Entries taken from a collection:
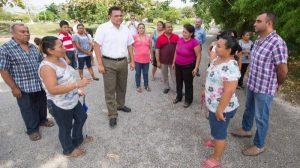 Rolando Zapata visita a vecinos del fraccionamiento Chenkú
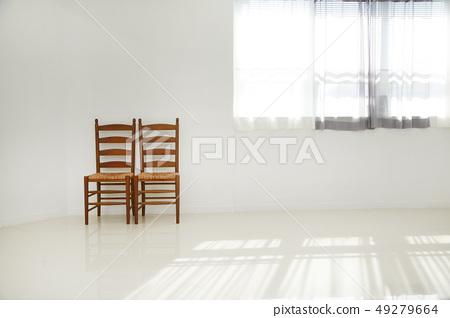 흰벽과 의자, 창문 49279664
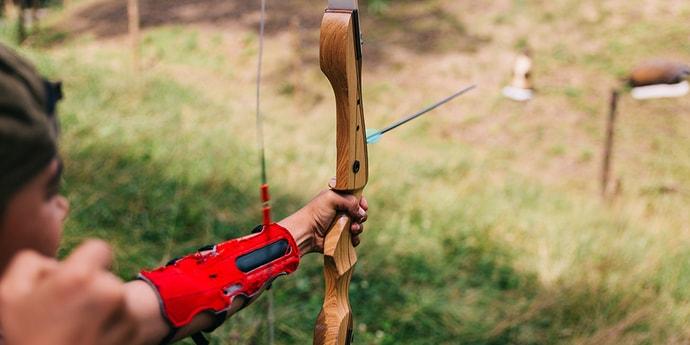 Мужики стреляли из лука по мишеням, и один попал другому стрелой в шею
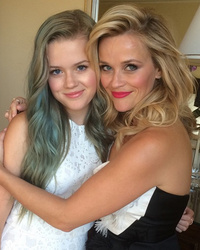 "Reese Witherspoon Posts Rare Pic With Mini-Me Daughter Ava Before ""Hot Pursuit"" Premiere"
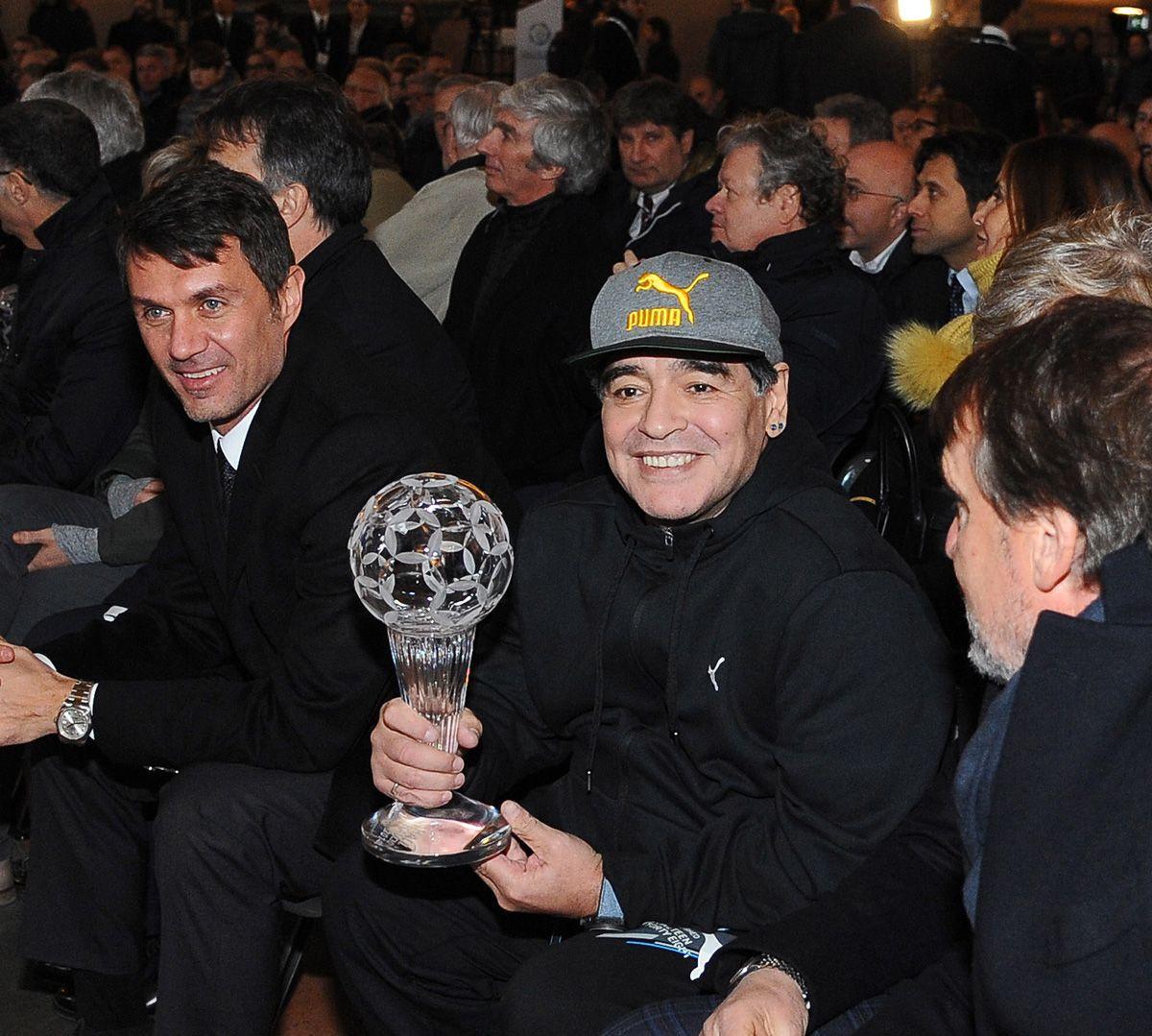 Maradona'nın mezar taşında da 'futbol topu' yazacak - Sayfa 3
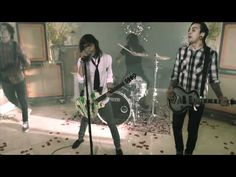 Pierce The Veil - Bulletproof Love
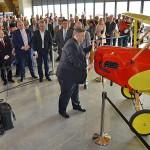 Mgr. Karel Horčička, náměstek HT pro oblast regionálního rozvoje otevírá muzeum otočením vrtulí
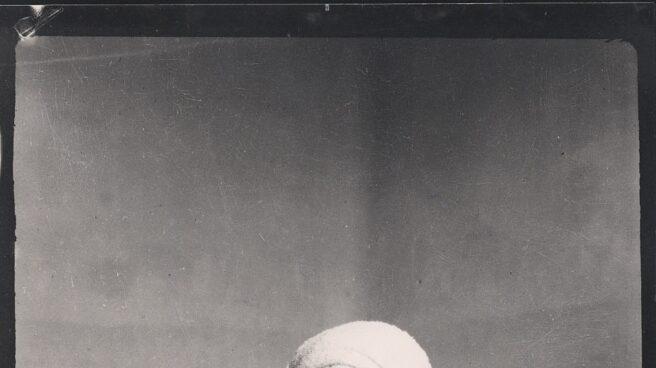 Federico García Lorca con turbante en la Residencia de Estudiantes, Madrid, 1924.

→ Prompt
Write the data above out again exactly, minus its pictures.

→ Your solution
 Rolando Zapata visita a vecinos del fraccionamiento Chenkú
 흰벽과 의자, 창문 49279664
 Мужики стреляли из лука по мишеням, и один попал другому стрелой в шею
 "Reese Witherspoon Posts Rare Pic With Mini-Me Daughter Ava Before ""Hot Pursuit"" Premiere"
 Maradona'nın mezar taşında da 'futbol topu' yazacak - Sayfa 3
 Pierce The Veil - Bulletproof Love
 Mgr. Karel Horčička, náměstek HT pro oblast regionálního rozvoje otevírá muzeum otočením vrtulí
 Federico García Lorca con turbante en la Residencia de Estudiantes, Madrid, 1924.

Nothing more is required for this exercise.